Saved data entries
◆ ◆ ◆ ◆ ◆
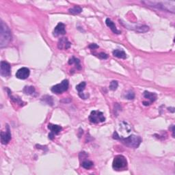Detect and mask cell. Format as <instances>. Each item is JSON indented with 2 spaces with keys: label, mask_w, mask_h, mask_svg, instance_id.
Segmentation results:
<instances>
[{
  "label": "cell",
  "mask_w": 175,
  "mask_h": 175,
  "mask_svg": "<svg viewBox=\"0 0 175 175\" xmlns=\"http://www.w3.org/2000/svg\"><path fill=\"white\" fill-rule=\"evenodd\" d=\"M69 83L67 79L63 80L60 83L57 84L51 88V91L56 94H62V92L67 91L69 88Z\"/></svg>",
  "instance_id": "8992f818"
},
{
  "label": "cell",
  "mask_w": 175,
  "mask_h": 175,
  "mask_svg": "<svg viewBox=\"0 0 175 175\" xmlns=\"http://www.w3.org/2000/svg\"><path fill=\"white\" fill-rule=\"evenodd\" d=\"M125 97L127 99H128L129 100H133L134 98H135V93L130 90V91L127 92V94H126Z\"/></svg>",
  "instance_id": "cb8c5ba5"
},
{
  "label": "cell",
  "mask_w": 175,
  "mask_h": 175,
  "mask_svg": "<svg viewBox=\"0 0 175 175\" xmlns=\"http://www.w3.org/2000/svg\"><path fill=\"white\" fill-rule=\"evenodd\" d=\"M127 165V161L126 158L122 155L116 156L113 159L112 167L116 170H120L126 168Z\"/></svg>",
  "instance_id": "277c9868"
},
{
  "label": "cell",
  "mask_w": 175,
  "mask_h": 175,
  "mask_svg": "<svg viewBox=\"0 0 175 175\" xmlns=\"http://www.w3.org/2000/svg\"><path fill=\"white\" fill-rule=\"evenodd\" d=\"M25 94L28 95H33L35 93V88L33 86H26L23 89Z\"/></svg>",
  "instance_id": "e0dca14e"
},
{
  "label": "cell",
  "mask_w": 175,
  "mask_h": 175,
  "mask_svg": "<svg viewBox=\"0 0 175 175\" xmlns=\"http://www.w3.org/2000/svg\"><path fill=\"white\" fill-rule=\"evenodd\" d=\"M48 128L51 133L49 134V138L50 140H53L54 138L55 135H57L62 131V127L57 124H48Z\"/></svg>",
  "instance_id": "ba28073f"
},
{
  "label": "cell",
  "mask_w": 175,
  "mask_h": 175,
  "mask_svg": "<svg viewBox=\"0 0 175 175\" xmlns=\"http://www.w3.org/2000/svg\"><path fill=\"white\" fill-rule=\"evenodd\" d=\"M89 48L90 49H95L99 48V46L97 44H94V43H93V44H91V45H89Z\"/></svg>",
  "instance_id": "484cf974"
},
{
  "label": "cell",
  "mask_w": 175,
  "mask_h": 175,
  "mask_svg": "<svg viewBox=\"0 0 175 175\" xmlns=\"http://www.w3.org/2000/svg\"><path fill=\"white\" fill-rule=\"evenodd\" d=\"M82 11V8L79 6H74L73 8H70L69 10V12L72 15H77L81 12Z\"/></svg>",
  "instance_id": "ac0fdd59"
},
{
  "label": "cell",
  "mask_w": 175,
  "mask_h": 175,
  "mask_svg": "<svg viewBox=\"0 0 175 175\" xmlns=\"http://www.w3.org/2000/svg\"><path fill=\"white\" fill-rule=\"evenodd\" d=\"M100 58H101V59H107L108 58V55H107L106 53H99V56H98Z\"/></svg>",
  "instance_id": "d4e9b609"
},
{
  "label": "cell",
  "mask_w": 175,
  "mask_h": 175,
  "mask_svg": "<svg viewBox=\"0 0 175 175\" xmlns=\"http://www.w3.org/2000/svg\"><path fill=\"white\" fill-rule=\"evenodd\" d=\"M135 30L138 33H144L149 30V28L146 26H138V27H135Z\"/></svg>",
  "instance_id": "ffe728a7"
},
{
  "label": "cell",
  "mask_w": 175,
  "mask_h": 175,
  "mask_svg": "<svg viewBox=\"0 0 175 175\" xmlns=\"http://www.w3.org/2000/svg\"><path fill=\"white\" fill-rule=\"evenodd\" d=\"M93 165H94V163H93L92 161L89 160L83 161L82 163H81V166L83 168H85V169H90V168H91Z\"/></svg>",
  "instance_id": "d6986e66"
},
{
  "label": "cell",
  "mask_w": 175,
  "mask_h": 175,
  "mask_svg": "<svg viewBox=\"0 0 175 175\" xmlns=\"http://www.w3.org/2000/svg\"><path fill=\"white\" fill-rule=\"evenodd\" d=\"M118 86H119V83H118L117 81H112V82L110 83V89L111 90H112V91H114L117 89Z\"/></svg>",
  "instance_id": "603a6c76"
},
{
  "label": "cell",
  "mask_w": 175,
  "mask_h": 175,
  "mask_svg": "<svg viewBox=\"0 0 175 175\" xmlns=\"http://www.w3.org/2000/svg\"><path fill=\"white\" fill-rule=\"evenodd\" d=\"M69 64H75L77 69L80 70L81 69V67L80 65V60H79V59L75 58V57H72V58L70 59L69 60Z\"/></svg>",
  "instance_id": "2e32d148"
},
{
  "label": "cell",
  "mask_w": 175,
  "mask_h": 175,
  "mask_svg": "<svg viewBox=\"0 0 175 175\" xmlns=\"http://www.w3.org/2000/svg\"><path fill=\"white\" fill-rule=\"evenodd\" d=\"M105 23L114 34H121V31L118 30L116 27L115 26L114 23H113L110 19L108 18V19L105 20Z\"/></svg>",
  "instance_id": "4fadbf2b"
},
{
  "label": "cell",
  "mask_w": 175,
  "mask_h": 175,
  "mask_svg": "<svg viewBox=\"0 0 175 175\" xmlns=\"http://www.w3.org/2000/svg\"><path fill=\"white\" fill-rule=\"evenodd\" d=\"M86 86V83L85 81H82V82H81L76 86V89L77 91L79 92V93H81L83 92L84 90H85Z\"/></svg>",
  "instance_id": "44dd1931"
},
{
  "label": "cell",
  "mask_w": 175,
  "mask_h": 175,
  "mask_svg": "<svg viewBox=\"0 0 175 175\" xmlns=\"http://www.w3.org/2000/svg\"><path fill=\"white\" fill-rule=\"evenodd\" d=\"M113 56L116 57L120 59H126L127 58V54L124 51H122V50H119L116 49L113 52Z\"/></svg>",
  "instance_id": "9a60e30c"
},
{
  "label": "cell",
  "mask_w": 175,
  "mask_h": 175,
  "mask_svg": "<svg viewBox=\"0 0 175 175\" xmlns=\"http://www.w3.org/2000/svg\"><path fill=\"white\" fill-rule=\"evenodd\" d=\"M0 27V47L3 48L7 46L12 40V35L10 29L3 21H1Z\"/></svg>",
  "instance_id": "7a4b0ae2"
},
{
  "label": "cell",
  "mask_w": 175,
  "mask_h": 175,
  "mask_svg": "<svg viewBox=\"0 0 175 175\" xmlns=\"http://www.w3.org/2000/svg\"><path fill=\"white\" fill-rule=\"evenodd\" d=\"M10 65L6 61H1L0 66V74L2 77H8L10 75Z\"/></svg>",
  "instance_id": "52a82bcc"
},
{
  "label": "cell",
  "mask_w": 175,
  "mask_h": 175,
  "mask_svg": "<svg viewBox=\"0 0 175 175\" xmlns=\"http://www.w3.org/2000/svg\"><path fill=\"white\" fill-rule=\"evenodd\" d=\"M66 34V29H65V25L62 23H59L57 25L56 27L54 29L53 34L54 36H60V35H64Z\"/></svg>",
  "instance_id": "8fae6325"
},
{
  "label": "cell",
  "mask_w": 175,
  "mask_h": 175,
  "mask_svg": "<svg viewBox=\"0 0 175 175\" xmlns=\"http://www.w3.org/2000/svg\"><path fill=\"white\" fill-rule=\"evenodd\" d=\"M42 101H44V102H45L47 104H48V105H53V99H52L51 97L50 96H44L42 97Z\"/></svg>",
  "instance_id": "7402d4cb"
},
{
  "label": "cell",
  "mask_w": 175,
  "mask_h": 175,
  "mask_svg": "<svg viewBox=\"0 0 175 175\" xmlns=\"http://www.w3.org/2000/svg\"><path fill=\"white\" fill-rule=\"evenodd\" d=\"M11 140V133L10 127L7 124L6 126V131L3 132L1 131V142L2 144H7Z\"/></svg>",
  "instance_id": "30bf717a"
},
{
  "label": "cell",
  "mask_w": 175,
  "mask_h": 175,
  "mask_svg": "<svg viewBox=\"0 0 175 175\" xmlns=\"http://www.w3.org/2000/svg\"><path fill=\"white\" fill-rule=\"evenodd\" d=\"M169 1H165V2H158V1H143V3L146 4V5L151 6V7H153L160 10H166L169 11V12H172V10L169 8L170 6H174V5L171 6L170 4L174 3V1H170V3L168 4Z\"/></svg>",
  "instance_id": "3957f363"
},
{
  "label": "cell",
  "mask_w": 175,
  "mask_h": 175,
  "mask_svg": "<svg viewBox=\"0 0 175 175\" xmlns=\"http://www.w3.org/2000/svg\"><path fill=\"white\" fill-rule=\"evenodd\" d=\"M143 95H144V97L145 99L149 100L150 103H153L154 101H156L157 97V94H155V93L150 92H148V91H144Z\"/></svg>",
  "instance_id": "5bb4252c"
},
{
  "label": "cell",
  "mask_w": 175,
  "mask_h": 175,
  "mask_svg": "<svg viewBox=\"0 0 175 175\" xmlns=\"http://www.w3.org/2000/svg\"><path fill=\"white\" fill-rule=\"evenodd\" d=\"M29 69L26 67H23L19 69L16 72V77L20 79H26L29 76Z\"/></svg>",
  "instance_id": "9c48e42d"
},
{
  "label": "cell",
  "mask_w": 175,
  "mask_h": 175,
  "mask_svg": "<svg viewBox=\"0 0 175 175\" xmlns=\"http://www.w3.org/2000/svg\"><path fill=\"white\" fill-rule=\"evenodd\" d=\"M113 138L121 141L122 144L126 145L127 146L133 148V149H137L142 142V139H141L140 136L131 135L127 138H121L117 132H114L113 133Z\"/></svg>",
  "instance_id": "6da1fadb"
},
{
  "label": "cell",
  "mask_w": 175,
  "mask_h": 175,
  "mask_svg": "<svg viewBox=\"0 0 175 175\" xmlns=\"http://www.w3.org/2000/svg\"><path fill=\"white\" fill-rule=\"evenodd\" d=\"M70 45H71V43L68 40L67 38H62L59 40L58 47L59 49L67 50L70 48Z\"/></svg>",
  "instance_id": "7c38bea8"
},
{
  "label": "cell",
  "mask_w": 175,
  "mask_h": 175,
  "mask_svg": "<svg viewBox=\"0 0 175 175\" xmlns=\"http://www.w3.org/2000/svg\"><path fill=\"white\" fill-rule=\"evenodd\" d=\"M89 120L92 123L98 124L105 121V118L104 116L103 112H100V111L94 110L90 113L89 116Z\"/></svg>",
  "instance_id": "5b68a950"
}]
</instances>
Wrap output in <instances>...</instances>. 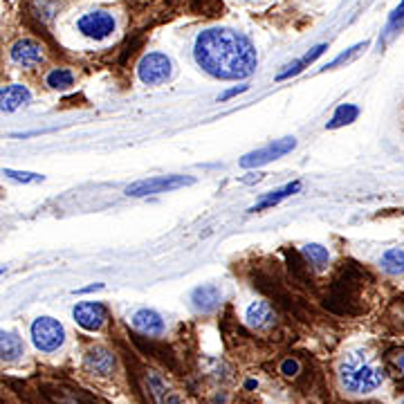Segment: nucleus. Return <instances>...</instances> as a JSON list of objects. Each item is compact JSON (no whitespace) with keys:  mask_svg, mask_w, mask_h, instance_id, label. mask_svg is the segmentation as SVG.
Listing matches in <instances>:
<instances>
◆ ◆ ◆ ◆ ◆
Arrange the rows above, from their start through the line containing "165V161L126 158L122 155L116", as a JSON list of strings with one string per line and no blank lines. Leave the pictures out of the answer.

[
  "Detect and mask cell. Format as <instances>. Each item is JSON indented with 2 spaces with keys: label, mask_w, mask_h, mask_svg, instance_id.",
  "Segmentation results:",
  "<instances>",
  "[{",
  "  \"label\": \"cell\",",
  "  \"mask_w\": 175,",
  "  \"mask_h\": 175,",
  "  \"mask_svg\": \"<svg viewBox=\\\"0 0 175 175\\\" xmlns=\\\"http://www.w3.org/2000/svg\\\"><path fill=\\\"white\\\" fill-rule=\\\"evenodd\\\" d=\\\"M69 83L67 79L63 80L60 83L57 84L51 88V91L56 94H62V92L67 91L69 88Z\\\"/></svg>\",",
  "  \"instance_id\": \"8992f818\"",
  "},",
  "{",
  "  \"label\": \"cell\",",
  "  \"mask_w\": 175,",
  "  \"mask_h\": 175,",
  "  \"mask_svg\": \"<svg viewBox=\\\"0 0 175 175\\\" xmlns=\\\"http://www.w3.org/2000/svg\\\"><path fill=\\\"white\\\" fill-rule=\\\"evenodd\\\" d=\\\"M125 97L127 99H128L129 100H133L134 98H135V93L130 90V91L127 92V94H126Z\\\"/></svg>\",",
  "  \"instance_id\": \"cb8c5ba5\"",
  "},",
  "{",
  "  \"label\": \"cell\",",
  "  \"mask_w\": 175,",
  "  \"mask_h\": 175,",
  "  \"mask_svg\": \"<svg viewBox=\\\"0 0 175 175\\\" xmlns=\\\"http://www.w3.org/2000/svg\\\"><path fill=\\\"white\\\" fill-rule=\\\"evenodd\\\" d=\\\"M127 165V161L126 158L122 155L116 156L113 159L112 167L116 170H120L126 168Z\\\"/></svg>\","
]